▶ _DOCUMENT TEXT_

## BEGIN

Maximum Profit of Operating a Centennial Wheel

Maximum Profit of Operating a Centennial Wheel - Problem

Array Simulation Medium

You are the operator of a Centennial Wheel that has four gondolas, and each gondola has room for up to four people. You have the ability to rotate the gondolas counterclockwise, which costs you runningCost dollars.

You are given an array customers of length n where customers[i] is the number of new customers arriving just before the i-th rotation (0-indexed). This means you must rotate the wheel i times before the customers[i] customers arrive. You cannot make customers wait if there is room in the gondola. Each customer pays boardingCost dollars when they board on the gondola closest to the ground and will exit once that gondola reaches the ground again.

You can stop the wheel at any time, including before serving all customers. If you decide to stop serving customers, all subsequent rotations are free in order to get all the customers down safely. Note that if there are currently more than four customers waiting at the wheel, only four will board the gondola, and the rest will wait for the next rotation.

## END

▶ _TO DO_
[1] List every distinct variable name that appears in the Centennial Wheel problem statement.
[2] Pick out every line of the entries that contains the string "Across", matching case exactly.

▶ _TASK INPUTS_
## BEGIN

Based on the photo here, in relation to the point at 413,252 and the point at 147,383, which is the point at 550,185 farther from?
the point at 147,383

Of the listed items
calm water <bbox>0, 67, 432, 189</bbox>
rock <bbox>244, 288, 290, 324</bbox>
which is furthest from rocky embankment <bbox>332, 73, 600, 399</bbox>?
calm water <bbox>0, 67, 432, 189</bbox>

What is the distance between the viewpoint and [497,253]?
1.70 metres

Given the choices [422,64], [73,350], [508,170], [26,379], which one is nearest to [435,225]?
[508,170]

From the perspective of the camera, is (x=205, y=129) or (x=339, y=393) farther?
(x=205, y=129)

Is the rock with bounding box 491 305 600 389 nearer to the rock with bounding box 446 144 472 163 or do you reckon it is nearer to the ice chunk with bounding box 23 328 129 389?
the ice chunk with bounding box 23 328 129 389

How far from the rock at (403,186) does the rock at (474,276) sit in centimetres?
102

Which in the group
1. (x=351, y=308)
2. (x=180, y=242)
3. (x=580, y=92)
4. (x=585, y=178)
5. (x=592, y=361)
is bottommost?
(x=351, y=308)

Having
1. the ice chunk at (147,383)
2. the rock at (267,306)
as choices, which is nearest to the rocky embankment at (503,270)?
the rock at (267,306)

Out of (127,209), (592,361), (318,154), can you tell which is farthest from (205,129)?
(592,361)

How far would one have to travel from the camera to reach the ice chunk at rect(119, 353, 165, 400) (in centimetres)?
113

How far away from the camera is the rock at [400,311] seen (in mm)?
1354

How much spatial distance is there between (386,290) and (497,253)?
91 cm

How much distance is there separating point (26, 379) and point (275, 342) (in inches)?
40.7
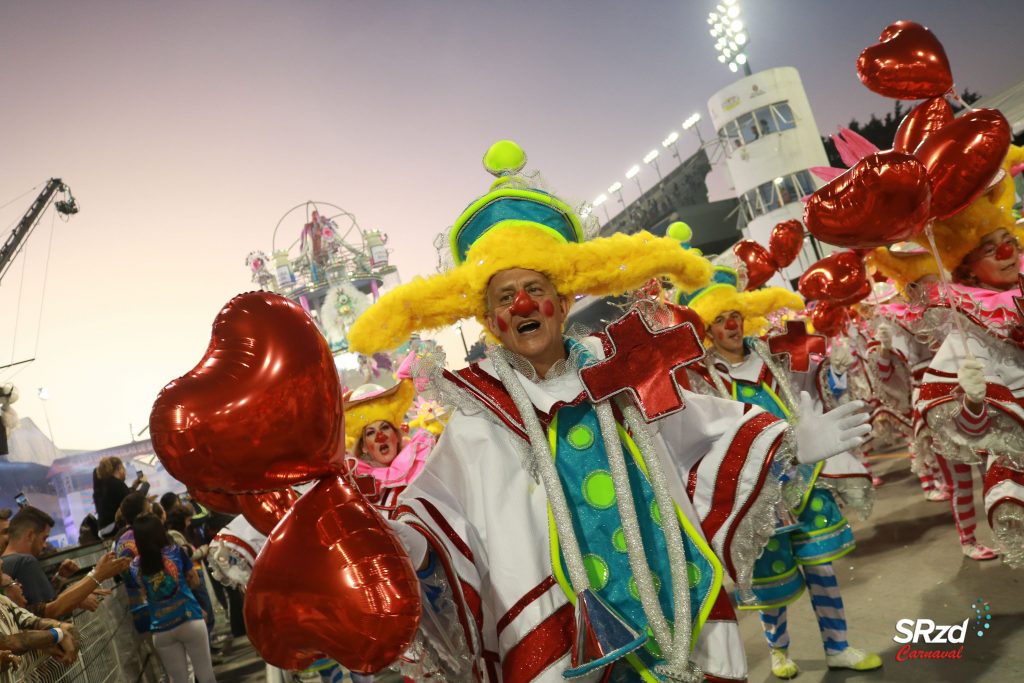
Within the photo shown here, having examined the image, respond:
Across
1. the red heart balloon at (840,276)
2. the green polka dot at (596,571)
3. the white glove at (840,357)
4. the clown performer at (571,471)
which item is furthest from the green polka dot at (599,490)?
the white glove at (840,357)

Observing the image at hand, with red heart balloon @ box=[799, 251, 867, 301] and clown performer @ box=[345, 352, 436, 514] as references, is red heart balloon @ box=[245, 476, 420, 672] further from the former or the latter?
red heart balloon @ box=[799, 251, 867, 301]

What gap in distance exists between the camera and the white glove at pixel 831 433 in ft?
7.37

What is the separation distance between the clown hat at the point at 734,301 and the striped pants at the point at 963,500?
4.82ft

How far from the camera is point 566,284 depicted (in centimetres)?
250

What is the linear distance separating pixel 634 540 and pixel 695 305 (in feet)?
9.54

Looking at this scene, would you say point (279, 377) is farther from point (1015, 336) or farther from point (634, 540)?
point (1015, 336)

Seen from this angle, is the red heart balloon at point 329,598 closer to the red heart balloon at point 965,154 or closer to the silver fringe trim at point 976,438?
the red heart balloon at point 965,154

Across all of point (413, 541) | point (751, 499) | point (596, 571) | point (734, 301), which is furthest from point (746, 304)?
point (413, 541)

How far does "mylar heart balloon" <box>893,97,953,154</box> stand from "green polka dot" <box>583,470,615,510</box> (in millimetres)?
2138

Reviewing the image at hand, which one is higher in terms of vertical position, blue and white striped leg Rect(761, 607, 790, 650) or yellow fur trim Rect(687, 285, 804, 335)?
yellow fur trim Rect(687, 285, 804, 335)

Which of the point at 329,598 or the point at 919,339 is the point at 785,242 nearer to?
the point at 919,339

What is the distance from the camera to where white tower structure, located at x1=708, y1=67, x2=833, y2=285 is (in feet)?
83.3

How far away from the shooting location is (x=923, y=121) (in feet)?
11.1

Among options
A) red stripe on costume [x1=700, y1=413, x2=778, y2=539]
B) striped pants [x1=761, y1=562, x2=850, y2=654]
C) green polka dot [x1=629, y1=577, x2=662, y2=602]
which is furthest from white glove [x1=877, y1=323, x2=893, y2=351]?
green polka dot [x1=629, y1=577, x2=662, y2=602]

## END

▶ _EXERCISE SOLUTIONS_
[1] runningCost, customers, n, i, boardingCost

[2]
Across
Across all of point (413, 541) | point (751, 499) | point (596, 571) | point (734, 301), which is furthest from point (746, 304)?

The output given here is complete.